[Begin Passage shown]

Earl Sees the World!

Hilarious, Jack!!:thumbup::thumbup::D I think you better get him hooked up with the Barlow Underground....asap!
 
Good Lord!!:eek: Turn your back for a few minutes, and half of the country's police are looking for Earl!!
You will never forget this visit, Jack! :rolleyes:
Nor shall the rest of us!! What a hoot!!
:D
:D
:D
 
The recent events make it appear that Earl's double life has begun to unravel. Jack, it is very telling of the type of friend you are to go out of you way for him. I do hope you don't get tangled in the loose ends of Earl's double life unraveling. If this gets too bad and officials decide that rebuilding New Gate Prison is in order I will pray you both. :eek::D

Chris
 
Many thanks for all your concerns, good wishes, and kind words folks, I have to say that it’s been a hairy few days here for me and Earl, but I am very pleased to be able to report that he is no longer a fugitive. It turns out that he was suspected of Aiding and Abetting a Fake Town Crier, which is apparently quite a serious offence in parts of Yorkshire.





You may recall that on a recent visit to Knaresborough, I took a couple of photos of Earl in the company of a man I thought to be the Town Crier – being as he was dressed like one, acting like one, and promoting ‘Town Crier Tours’. Well it turns out that this is not the real Town Crier, but an imposter! As I read online (and if you think I’m making this up, you can research it yourself), the individual in question – let’s call him TC1 – originally had a role as Knaresborough’s Town Crier, but after a series of incidents, and rather erratic behaviour, most notably shouting “Who won the war?!” at the German team in the town’s annual charity ‘bed race’, he was suspended, and in due course dismissed.

[End Passage shown]
[Begin Records shown]

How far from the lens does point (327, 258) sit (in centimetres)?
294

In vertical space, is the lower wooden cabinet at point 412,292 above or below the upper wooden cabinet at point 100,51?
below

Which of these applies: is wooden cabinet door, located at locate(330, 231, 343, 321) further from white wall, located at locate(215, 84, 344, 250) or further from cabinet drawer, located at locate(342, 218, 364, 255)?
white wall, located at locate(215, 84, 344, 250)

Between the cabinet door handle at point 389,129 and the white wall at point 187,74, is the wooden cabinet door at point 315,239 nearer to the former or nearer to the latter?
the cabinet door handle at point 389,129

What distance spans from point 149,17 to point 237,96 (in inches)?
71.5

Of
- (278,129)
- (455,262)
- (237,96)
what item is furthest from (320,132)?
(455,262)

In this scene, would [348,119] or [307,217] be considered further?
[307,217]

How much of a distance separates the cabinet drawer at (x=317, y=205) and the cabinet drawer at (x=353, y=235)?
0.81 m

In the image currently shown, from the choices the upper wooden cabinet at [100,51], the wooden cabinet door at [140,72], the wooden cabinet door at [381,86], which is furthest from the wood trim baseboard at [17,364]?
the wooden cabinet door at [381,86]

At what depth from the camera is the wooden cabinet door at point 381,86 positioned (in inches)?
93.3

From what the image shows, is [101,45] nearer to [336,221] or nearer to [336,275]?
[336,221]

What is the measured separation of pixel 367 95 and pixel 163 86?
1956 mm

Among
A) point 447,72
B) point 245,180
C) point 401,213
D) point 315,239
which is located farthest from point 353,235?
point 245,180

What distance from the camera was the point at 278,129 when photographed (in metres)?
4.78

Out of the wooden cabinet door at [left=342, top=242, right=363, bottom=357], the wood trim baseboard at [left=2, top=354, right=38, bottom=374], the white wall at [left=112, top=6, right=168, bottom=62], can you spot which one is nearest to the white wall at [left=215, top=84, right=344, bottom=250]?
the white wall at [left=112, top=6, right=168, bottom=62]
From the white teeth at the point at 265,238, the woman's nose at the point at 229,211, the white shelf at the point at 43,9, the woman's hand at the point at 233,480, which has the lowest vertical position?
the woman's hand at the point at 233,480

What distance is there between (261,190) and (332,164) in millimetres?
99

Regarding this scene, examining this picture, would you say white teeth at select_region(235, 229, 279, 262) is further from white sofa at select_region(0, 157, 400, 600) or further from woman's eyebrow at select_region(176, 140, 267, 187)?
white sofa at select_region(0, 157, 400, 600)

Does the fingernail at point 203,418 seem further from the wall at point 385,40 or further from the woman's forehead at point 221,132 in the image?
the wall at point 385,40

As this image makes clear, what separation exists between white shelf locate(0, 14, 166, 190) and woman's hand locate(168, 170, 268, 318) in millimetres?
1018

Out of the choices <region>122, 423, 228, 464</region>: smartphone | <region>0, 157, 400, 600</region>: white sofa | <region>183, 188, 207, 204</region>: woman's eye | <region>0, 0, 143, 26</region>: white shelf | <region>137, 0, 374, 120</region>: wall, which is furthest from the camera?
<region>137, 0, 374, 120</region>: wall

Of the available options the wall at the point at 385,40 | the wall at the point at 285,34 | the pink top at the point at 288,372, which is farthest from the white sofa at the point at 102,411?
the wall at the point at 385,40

[End Records shown]

§ Written exercise: In the forum thread "Earl Sees the World!", what offense was Earl suspected of?

§ Written response: Aiding and abetting a fake town crier.